Seminar
"Morse graphs" and "abstract orbits" of dynamical systems, topological spaces, and decompositions

Hold Date 
20220520 15:30～20220520 17:00 


Place 
IMI Conference Room (D414) 


Object person 



Speaker 
Tomoo Yokoyama (Gifu University) 

Abstract:
In this talk, we discuss a topological invariant of flows, called abstract orbit space, which is a refinement of Morse graphs of flows on compact metric spaces, Reeb graphs of Hamiltonian flows with finitely many singular points on surfaces, and the CW decompositions which consist of the unstable manifolds of singular points for Morse flows on closed manifolds. In particular, the topological invariant is generically applicable to a reconstruction problem: when the timeone map reconstructs the topology of the original flow?
Moreover, interpreting the recurrence of dynamical systems into one for topological spaces, we introduce "Morse graph" and "abstract orbit" for topological spaces and for decompositions on topological spaces. In particular, the "Morse graphs" and the abstract orbit spaces for any groupactions and foliated spaces are defined.
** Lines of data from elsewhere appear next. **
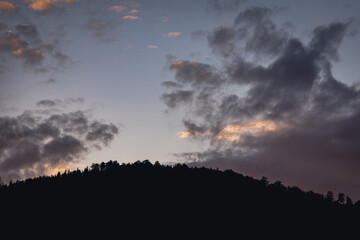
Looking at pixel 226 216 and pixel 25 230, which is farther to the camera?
pixel 226 216

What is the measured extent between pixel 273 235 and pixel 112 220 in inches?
3774

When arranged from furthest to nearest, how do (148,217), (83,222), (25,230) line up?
1. (148,217)
2. (83,222)
3. (25,230)

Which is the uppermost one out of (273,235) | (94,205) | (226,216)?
(94,205)

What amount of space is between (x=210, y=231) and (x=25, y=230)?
10085 cm

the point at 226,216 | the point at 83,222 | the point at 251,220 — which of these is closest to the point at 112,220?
the point at 83,222

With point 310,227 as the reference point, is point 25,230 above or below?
above

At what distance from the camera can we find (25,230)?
161250 millimetres

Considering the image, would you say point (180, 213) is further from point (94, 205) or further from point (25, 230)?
point (25, 230)

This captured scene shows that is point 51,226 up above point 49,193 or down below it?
below

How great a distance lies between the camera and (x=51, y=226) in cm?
16600

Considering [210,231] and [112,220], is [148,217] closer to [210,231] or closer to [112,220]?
[112,220]

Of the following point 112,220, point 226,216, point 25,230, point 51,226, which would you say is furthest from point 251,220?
point 25,230

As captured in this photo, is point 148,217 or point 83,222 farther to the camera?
point 148,217

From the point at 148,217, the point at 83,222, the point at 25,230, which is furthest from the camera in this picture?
the point at 148,217
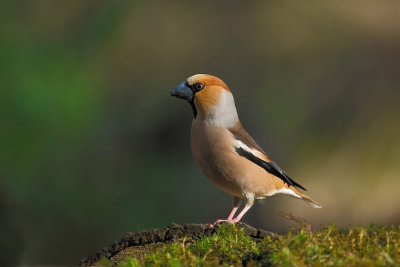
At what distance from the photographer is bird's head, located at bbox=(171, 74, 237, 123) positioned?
→ 15.5 ft

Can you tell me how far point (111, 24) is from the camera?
34.6 ft

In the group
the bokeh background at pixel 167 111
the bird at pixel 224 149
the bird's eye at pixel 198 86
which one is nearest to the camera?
the bird at pixel 224 149

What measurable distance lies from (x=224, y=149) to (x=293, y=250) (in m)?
2.16

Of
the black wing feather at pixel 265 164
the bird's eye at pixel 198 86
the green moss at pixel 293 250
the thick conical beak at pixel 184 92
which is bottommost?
the green moss at pixel 293 250

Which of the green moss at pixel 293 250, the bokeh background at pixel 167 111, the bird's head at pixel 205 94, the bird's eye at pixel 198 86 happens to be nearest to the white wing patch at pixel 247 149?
the bird's head at pixel 205 94

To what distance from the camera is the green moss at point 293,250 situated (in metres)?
2.29

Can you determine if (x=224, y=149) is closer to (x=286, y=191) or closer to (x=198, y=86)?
(x=198, y=86)

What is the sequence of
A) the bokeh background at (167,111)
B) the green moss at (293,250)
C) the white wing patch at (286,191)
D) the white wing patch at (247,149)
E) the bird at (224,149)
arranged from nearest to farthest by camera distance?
the green moss at (293,250) → the bird at (224,149) → the white wing patch at (247,149) → the white wing patch at (286,191) → the bokeh background at (167,111)

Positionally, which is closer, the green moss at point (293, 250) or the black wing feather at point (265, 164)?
the green moss at point (293, 250)

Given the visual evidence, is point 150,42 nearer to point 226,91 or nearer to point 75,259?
point 75,259

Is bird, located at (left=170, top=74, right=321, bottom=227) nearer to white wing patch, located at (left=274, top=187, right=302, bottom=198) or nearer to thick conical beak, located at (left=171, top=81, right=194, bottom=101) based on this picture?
thick conical beak, located at (left=171, top=81, right=194, bottom=101)

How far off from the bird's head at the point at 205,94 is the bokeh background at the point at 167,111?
359 centimetres

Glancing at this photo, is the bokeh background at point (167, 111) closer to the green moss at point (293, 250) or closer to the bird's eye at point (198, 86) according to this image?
the bird's eye at point (198, 86)

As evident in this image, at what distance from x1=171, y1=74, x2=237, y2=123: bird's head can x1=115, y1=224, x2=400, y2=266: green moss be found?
6.12 ft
We show that similar statements for dynamical systems hold for topological spaces and decompositions using these concepts. For instance, the abstract orbit space is a unified concept of abstract cell complexes, Morse decompositions, and Reeb graphs of any Morse function. The first part of this talk is based on [1] and the second part on [2].
[1] T. Yokoyama, Refinements of topological invariants of flows. Discrete & Continuous Dynamical Systems, 42(5):2295–2331, 2022.
[2] T. Yokoyama, Morse hypergraphs of topological spaces and decompositions, arXiv:2112.13992, preprint.